What the Critics Say

"[T]he great entertainer of our age, and a mesmerizing storyteller." (Stephen King)
"[M]y favorite novelist of all time." (Dean Koontz)
"[W]hat a joy that these timeless and treasured novels are available again." (Ed McBain)


See More Like This

Customer Reviews

Most Helpful

Finally, unabridged!

I read these all in print, then listened to them as abridged versions with Darrin McGavin narrating. Robert Petkoff is a fine narrator, but I miss McGavin. He caught the ironic quality of Travis McGee perfectly. However, he has passed away .... and Petkoff is good. Very good.

The story is classic MacDonald. There's lots of action, violence, sex, angst, and diatribes consisting of highly astute and unfortunately, very accurate observations of what we were then doing (and have now done!) to the ecology of the area. MacDonald was fanatical about ecology before it was fashionable.

Travis McGee is unique and most interesting: a violent man who abhors violence which sometime means that he hates himself, too. He kills, but he is ashamed of it and it brings him neither joy nor satisfaction. He cannot excuse his own guilt.

Travis McGee is complex and contradictory ... one of the great fictional "detectives" (he's not exactly a detective, by the way ... but it's as close as I can get to a one word descriptor).

You don't have to read them in order. However you read them, they are complete stories.
Read full review

- Marilyn

Perfect Authentic 1960's Period Noir

Would you recommend this audiobook to a friend? If so, why?

John D MacDonald was an extremely prolific writer of mysteries and thrillers during the 50's through the mid 1980's. His popular Travis McGee series always placed a color in the title. Hence the Orange reference here. This story was copyrighted in 1965.

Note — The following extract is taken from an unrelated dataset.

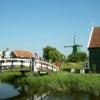 Zaanse Schans Windmills ½-Day Trip_4.jpg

The value of this series is that it is written in its time with spot-on dialog, technology, prices, values, contemporary culture and morals. It was a wild and reckless time that this novel is set in. So essentially you have a master writer creating a novel in his time with a perfect pitch. Contrast this with contemporary writers trying to set crime novels in WWII, the 50's etc. and you get a story told through the prism of a 21st century writer, a big difference. People in the 1960's thought and acted quite differently.

The story is interesting, the characters developed and real. You care about all of them. John MacDonald takes the time to let you get to know the characters are real functioning people with strengths and weaknesses. He sets you down the pathway of the plot and you become an observer. The story reveals itself through logical, clever detection by Travis McGee, a stalwart knight that seeks to redress financial wrongs for a 50% cut of the recovery.

The story is set in the seedy Florida of the 1960's where land scams abounded and the innocent like the alligators were both skinned. This novel is crisply written, the run time on this Audible book is a little over 8 hours, just enough to tell a full story and not too much. The story unfolds fast. A feature of Travis McGee novels is that things work out in the end for the right people. So you find yourself cheering for the mistreated victim and share the redemption at the end. We have a first class villain and a cast of con-men that ring true. I place this series in the pantheon of historic crime masters like Dashiell Hammett, Raymond Chandler and Ross MacDonald (no relation) where perfect characters and plots are immortal.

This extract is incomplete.